10 October 2010

Follow the Prophet

Since last weekend's LDS General Conference there has been quite a bit of discussion on President Packer's talk about standards of morality and the power of repentance. Opinions have been shared and debated and protests have been staged because the talk was seen as a step backward for the church as regards the way we approach the LGBT community.

I have my own opinions on the matter that I don't really feel the need to express here. Suffice it to say that I have been in theater long enough (and in the world long enough) to have made several friends who associate with that community. I've enjoyed and treasured their friendships and valued the mutual respect that we've had for the beliefs we share or disagree on. This is true of every friendship I've had, really - the need for mutual respect and understanding even when you disagree.

I don't wish to discuss the political ramifications of President Packer's talk. Members outside of the LDS community are not always in a position to understand our beliefs as well as we would and they can't be blamed for that. What makes me nervous is when members of the church start calling the Presidency of the church and the Apostles 'out of touch' or 'misguided' or 'misinformed'. When they start asking for the Presidency to re-think or re-phrase what they have said so that it is more comfortable to hear. That is dangerous.

The Lord has made it very clear that he speaks through his prophets. There is no room for debate on this. Blaming age or so-called naivety for the reasoning behind any official message of these men is a sign of a lack of understanding or faith in that doctrine. Are these men perfect? No. Would the Lord allow them to make statements on His behalf that were contrary to His plan? No.

I understand when people outside of the church misunderstand or misread what the apostles say because they do not hear with the same experience that members of the church should. They listen to these words as politics because - for most other churches/religious organizations - that's how messages are given. But when members of the church willingly say "well. . . I follow the Prophet, but sometimes he's a little out of touch. . . " - that is dangerous. The Lord did not tell us to follow the Prophet when it was comfortable. He did not tell us to follow the Prophet only if we understood everything that He said. He did not say to follow the Prophet, but you can pick which members of the Apostles are crazy - He said:
"What I the Lord have spoken, I have spoken, and I excuse not myself; and though the heavens and the earth pass away, my word shall not pass away, but shall all be fulfilled, whether by mine own voice or by the voice of my servants, it is the same."

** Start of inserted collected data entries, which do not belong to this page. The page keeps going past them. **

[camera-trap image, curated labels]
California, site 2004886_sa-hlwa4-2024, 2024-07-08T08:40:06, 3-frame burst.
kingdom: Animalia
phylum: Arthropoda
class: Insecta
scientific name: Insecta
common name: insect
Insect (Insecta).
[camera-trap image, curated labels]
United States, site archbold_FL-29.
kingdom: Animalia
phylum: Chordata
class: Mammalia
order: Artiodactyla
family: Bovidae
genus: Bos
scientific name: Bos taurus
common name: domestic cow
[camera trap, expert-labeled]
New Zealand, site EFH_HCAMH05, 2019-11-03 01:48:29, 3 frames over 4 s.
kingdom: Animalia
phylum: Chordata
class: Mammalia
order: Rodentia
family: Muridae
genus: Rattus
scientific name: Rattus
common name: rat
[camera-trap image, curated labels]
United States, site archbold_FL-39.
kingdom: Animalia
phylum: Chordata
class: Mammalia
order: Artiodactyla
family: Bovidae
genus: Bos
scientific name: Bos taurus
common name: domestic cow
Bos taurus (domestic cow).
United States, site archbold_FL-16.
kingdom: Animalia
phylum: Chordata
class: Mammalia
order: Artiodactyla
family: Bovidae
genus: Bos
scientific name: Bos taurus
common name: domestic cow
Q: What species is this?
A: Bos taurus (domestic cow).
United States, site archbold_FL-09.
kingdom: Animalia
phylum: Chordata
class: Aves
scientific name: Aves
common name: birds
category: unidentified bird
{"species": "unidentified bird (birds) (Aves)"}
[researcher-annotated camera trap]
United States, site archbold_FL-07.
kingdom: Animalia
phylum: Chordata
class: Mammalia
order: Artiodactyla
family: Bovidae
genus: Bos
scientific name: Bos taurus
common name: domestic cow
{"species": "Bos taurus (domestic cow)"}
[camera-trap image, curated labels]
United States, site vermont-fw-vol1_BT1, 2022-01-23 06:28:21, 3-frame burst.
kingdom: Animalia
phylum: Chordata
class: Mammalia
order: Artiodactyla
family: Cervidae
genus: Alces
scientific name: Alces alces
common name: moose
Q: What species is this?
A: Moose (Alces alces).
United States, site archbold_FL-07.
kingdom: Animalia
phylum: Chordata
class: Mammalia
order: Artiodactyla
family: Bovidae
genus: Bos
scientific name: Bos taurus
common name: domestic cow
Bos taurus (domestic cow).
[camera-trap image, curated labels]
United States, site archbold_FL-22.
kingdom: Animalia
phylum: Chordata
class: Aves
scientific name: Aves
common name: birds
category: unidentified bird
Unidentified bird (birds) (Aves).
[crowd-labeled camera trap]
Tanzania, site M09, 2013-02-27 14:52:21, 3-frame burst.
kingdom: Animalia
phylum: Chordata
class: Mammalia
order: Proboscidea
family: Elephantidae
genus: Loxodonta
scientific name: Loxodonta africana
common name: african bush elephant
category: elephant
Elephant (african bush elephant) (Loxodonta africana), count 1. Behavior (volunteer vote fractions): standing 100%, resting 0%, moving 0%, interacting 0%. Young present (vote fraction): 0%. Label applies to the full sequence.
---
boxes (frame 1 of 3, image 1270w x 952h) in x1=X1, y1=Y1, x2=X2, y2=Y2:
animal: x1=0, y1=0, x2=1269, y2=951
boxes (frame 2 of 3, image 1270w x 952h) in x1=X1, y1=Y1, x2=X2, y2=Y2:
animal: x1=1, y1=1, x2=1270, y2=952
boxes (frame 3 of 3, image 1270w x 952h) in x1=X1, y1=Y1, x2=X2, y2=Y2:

As members of the church we have a responsibility to be kind and understanding to all of God's children. We can't be comfortable with naivety about the state of the world. We have to associate with and love those who do not share our beliefs. We also have to recognize that the doctrine of this church is not always comfortable. It does not fit with the standards that the world would set or the way that knowledge is constructed and categorized in this world. The gospel is manifest in ways that can't always be measured or seen - but it can be felt and understood.

So there it is. The Lord does not excuse Himself from what needs to be said, and it is not my responsibility to excuse Him (or his servants) either.

08 October 2010

The more I love my dog. . .

This. . .

. . . is Schatzie.

She was, for all intents and purposes, my replacement. When I moved out of the house, my parents allowed her to take up residence. As I no longer spend large amounts of time with my immediate family at home (excepting Christmas, of course, and the odd vacation here and there when I'm lucky), I do not get to see her very often. Lucky for me she always remembers who I am and, thanks to my conniving methods of hour long belly rubs and the promise of beef jerky, she will allow me to hold her. She'll sleep in my room and keep my feet warm. She'll pee on the floor when I come in for excitement. She'll lick my face. She'll give me high fives. She'll look up at me expectantly when I tell her to stay, then put a treat on the floor, and stand there like a cruel slave driver, watching her patience, waiting for the command to come.

I've been thinking a lot about that particular moment recently. Those times when we test her training to see how long she will wait when the treat is not only promised, but in full view. My otherwise crazy and impatient dog will, because she wants so badly to please us, stay in her chair for extended periods of time until she is told to eat. If we walk away, she will come looking to me for permission before she eats the treat. It's funny how powerful the words of 'stay' and 'come' can be.

Not that she's perfect. I highly doubt that her patience would last if we, for example, asked her to stay, put the treat in the tray, then left the house for an hour or so. But maybe it would. Although she can be naughty and she doesn't always want to be bothered - I think Schatzie's ultimate desire in life is to please each of us.

There's a powerful symbol in that, I think. At least for me in my life and my situation right now - I feel at times like my poor dog, sitting on the floor in comfortable but foodless chair, watching the rest of my friends partaking of feasts that I have not been invited to.

Now - don't get me wrong. My life has been so abundantly blessed in the last several months that there are no words for me to adequately describe the gratitude I feel to my Heavenly Father for the guidance I have received. I have a job that I love. I have real, sincere friendships that have built me up and made me feel so wanted and loved that it's like having family close by again. I am blessed.

But occasionally, like Schatzie, I feel as though I am being relegated to a chair while others around me feast on food that I am not yet allowed to eat. It's this constant battle of wills inside of me: that feeling of overwhelming gratitude for the life that I'm leading, and the desire for the part of life I'm being denied for some reason that isn't quite clear to me yet.

So in the mean time, I'm going to try and be a little more like Schatzie. I'm going to work a little harder to please the one responsible for giving me all good things, and I'm going to (at least try) to keep my focus on those things that I have been given.